# How will Kwame do in LA?



## SoCalfan21 (Jul 19, 2004)

How do you guys think he will do in LA


----------



## King Sancho Fantastic (Jul 19, 2005)

He will have a career year.


----------



## LBJthefuturegoat (Nov 13, 2004)

12pts 8rebs 1blk


----------



## Sir Patchwork (Jan 12, 2005)

I'm thinking he'll be a little better than he was in 2003-2004. I'm thinking around 13 and 8, depending on his minutes. I think he went from being 1st pick on a losing franchise playing under people he didn't respect, to playing under arguably the greatest coach of all-time who has 9 rings. Not to mention the best guard in the league who won three titles on his own with Phil. If he doesn't respect Phil and Kobe, there aren't too many people in the league he will respect. 

He knows he is playing with people who know what they're doing now, so he is more likely to listen. If he is still rebellious on the Lakers, that would be about the time to give up on him, although I'm sure a lot of people already have given up on him.


----------



## ChitwoodStyle (Oct 9, 2003)

In the Dog house by December 1st, and will be beat out by Bynum for playing time. He is a joke of an NBA player I don't see the laid back Zen master being able to get Kwame to utilize his potential.


----------



## mjm1 (Aug 22, 2005)

this is not really a "yes" or "no"


----------



## PartisanRanger (Oct 24, 2004)

mjm1 said:


> this is not really a "yes" or "no"


Lol, that's what I was thinking.

- _Tasks for this exercise_:
1. Write out the passage of the Kwame-in-LA thread above from "## Sir Patchwork" up to and including "(Oct 9, 2003)".
2. Please pick up the forum thread about how Kwame will do in LA from its last post and carry it forward.

- _Data provided_:
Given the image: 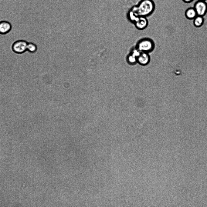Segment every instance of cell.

- _Solved tasks_:
1.
## Sir Patchwork (Jan 12, 2005)

I'm thinking he'll be a little better than he was in 2003-2004. I'm thinking around 13 and 8, depending on his minutes. I think he went from being 1st pick on a losing franchise playing under people he didn't respect, to playing under arguably the greatest coach of all-time who has 9 rings. Not to mention the best guard in the league who won three titles on his own with Phil. If he doesn't respect Phil and Kobe, there aren't too many people in the league he will respect. 

He knows he is playing with people who know what they're doing now, so he is more likely to listen. If he is still rebellious on the Lakers, that would be about the time to give up on him, although I'm sure a lot of people already have given up on him.


----------



## ChitwoodStyle (Oct 9, 2003)

2.
I agree with the lot of you though, around 11-13 ppg, less than 10 rpg, maybe 1 block per game. He'll have a decent year all things considered, but I think it's clear he won't amount to expectations of him that were had when he was drafted #1.


----------



## Cap (Nov 5, 2003)

I think he'll have slightly better stats than his best year, mostly because he'll get the minutes. Assuming he doesn't oversleep.


----------



## Pioneer10 (Sep 30, 2004)

Phil Jackson will do what he alway does and get the best out of his players. Kwame will have a career year


----------



## DuMa (Dec 25, 2004)

right before christmas, im gonna expect kobe to rip on kwame. that boy's work ethic is just crap.


----------



## musiclexer (Aug 30, 2005)

ppg 16-9 rpb


----------



## LameR (Jan 4, 2004)

Why are the poll options yes and no? Yes, he is in fact in L.A. Do yo want to know how he'll do? Do you want to know which L.A. team? Come on, it's not that hard to type more than 4 words. See I just did it.


----------



## Drewbs (Feb 16, 2004)

Kwame should have a career year, but if his work ethic is just naturally bad (as opposed to lack of motivation due to a bad situation), then he will probably end up as Kobe's whipping boy, much like he did under Jordan.


----------



## MJG (Jun 29, 2003)

12/8/2/1/1 or so. Enough to have a career year without really coming close to breaking out.


----------



## Spriggan (Mar 23, 2004)

He'll break out.


----------



## Laker Superstar 34 (Aug 8, 2005)

He'll break out but have a considerable role-player year. Around 14 ppg, 7-8 rpg and 1 blk a game. Each year in LA under Phil and Kobe he'll improve on those numbers though.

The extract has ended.